Вещь эта могла бы, вероятно, быть интерпретирована в чистобиографическом или психологическом плане — как своеобразное «прозрение» в свою собственную судьбу, о которой в это время напряженно думает Толстой. Он видит себя на возвышении, окруженный толпой, которая, затаив дыхание, слушает его, а возвышение, колеблясь, поднимается все выше и выше. И вот вдруг он видит женщину, которая медленно движется посередине толпы, не соединяясь с нею, и смотрит на него с кроткой насмешкой и любовным сожалением: «Она не понимала того, что я говорил; но не жалела о том, а жалела обо мне... Ей никого не нужно было, и от этого-то я чувствовал, что не могу жить без нее... С ее появлением исчезли и мысли, и толпа, и восторги; но и она не осталась со мною. Осталось одно жгучее безжалостное воспоминание». Так, стремясь уйти от «политики», Толстой углубляется в проблему собственной судьбы. Мысли об искусстве и гениальности («Альберт») приводят к опоэтизированию самого себя.
«Альберт» и «Сон» — произведения, выпадающие из литературы. У всякого, внимательно следящего за Толстым, должна была бы явиться мысль, что литературное поприще Толстого кончено (как она явилась, вероятно, у Некрасова) — если бы не было «Люцерна», который, при всей его «кривизне», свидетельствует о жизнеспособности Толстого — о том, что он не может замкнуться в пределы «эстетики», как это вышло впоследствии с Боткиным. Год, целиком посвященный борьбе за «законы искусства» и провозглашению его высокого смысла, кончился «Сном» — пора отойти к «законам нравственным», к «догматическому» роду, к «дидактике». В середине января 1858 г. Толстой начинает писать «Три смерти».

**СОХРАНЕННЫЕ МАТЕРИАЛЫ:**
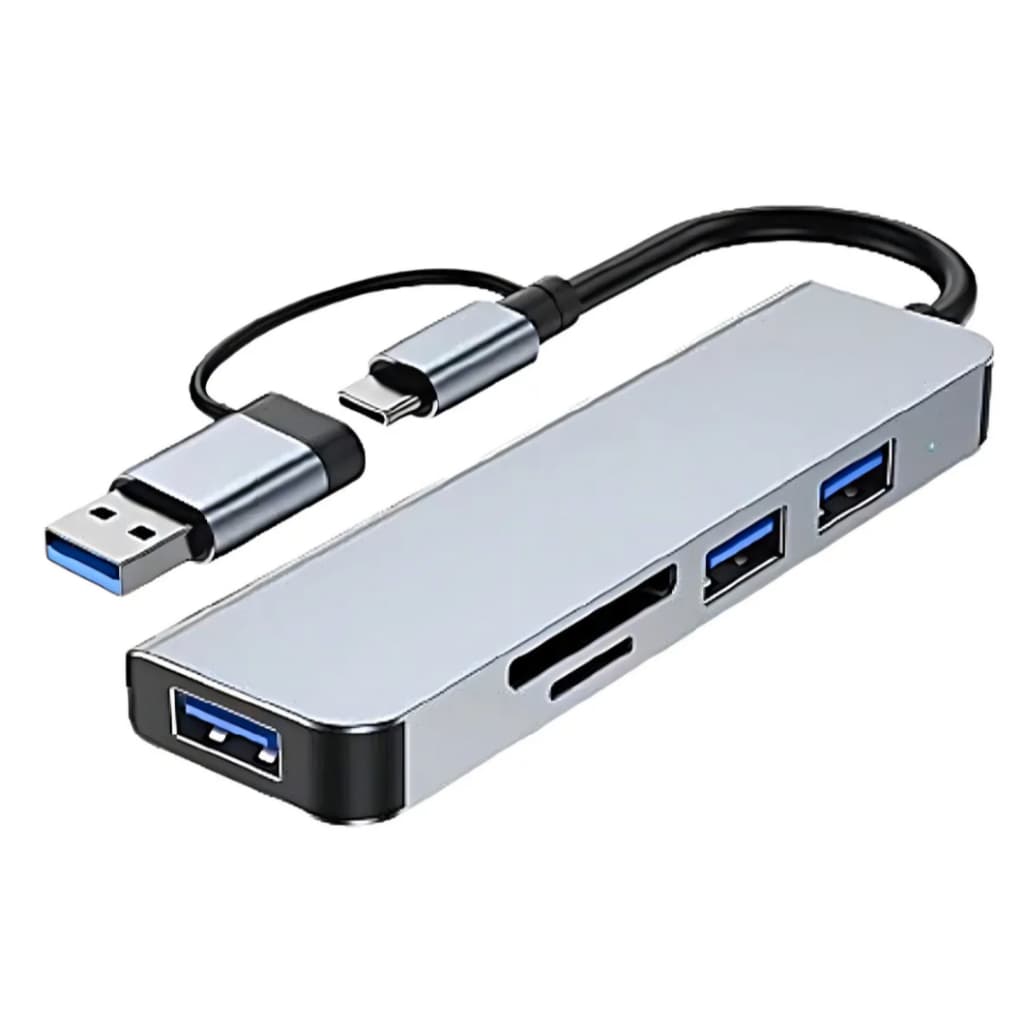 Hub Usb 3.0 E Usb Tipo C Tomate Mst-013 Leitor De Cartão Cor Preto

**ЗАДАНИЕ:**
Когда, согласно тексту о творчестве Толстого, он начинает писать «Три смерти»? Эти материалы получены из другого источника.

**ОТВЕТ:**
В середине января 1858 года.